I had indicated that I have tested my solution with 30 sentences from KANDEL’s book. I corrected all the mistakes of my English parser program by working on these examples. Here are the statistical information about them.
Sentences between min and max sentence sequence in the book are indicated.
min=20890;max=20895; 94 words 5 sentences
min=20885;max=20890; 82 words 5 sentences
min=20880;max=20885; 70 words 5 sentences
min=20875;max=20880; 135 words 5 sentences
min=15035; max=15045; 228 words 10 sentences
Control set test is necessary to check how the program behaves when it is used to parse ‘new’ or unexpected texts. This shows the fitting level of the program. When a solution is produced using a fixed number of test cases the success depends on the quality and the quantity of test cases. If you select a too few number of cases your solution will not work. Even if you choose many cases they have to be linearly independent so that they cover the input space cases as a whole.
I chose examples from different parts of KANDEL’s book so that they are possibly written by different writers.

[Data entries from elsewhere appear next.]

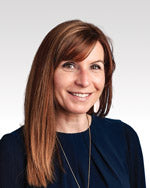 Margarita Marshall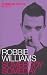 Robbie Williams: Somebody Someday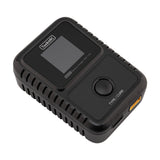 ToolkitRC M450 Charger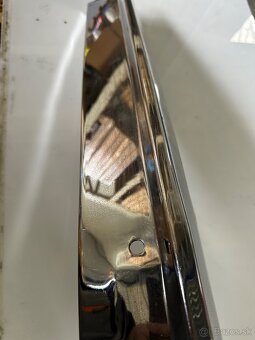 Skoda 100,105,120 - 4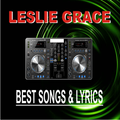 Leslie Grace Musica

min=15062; max=15072 227 words 10 sentences 5 mistakes % 2.2
min=15125; max=15135 200 words 10 sentences 5 mistakes % 2.5
min=33948; max=33958 245 words 10 sentences 8 mistakes % 3.2
min=2679; max=2689 153 words 10 sentences 5 mistakes % 3.3
min=42150; max=42160 232 words 10 sentences 5 mistakes % 2.2
The result is; % 2.8 of the words are parsed wrong. More importantly the fact is that almost half of the sentences have at least one mistake, possibly the only one.
The average sentence length is 21 words. Smaller sentences tend to have less errors.
This shows my model has to be improved so that there is at most 1 mistake in ten sentences. This corresponds to approx. 1 / 200 = % 0.5 mistakes.
I will continue to do example testing but also I will do theoretical work to outline the linearly independent test cases so that I can catch cases that I may not encounter by chance.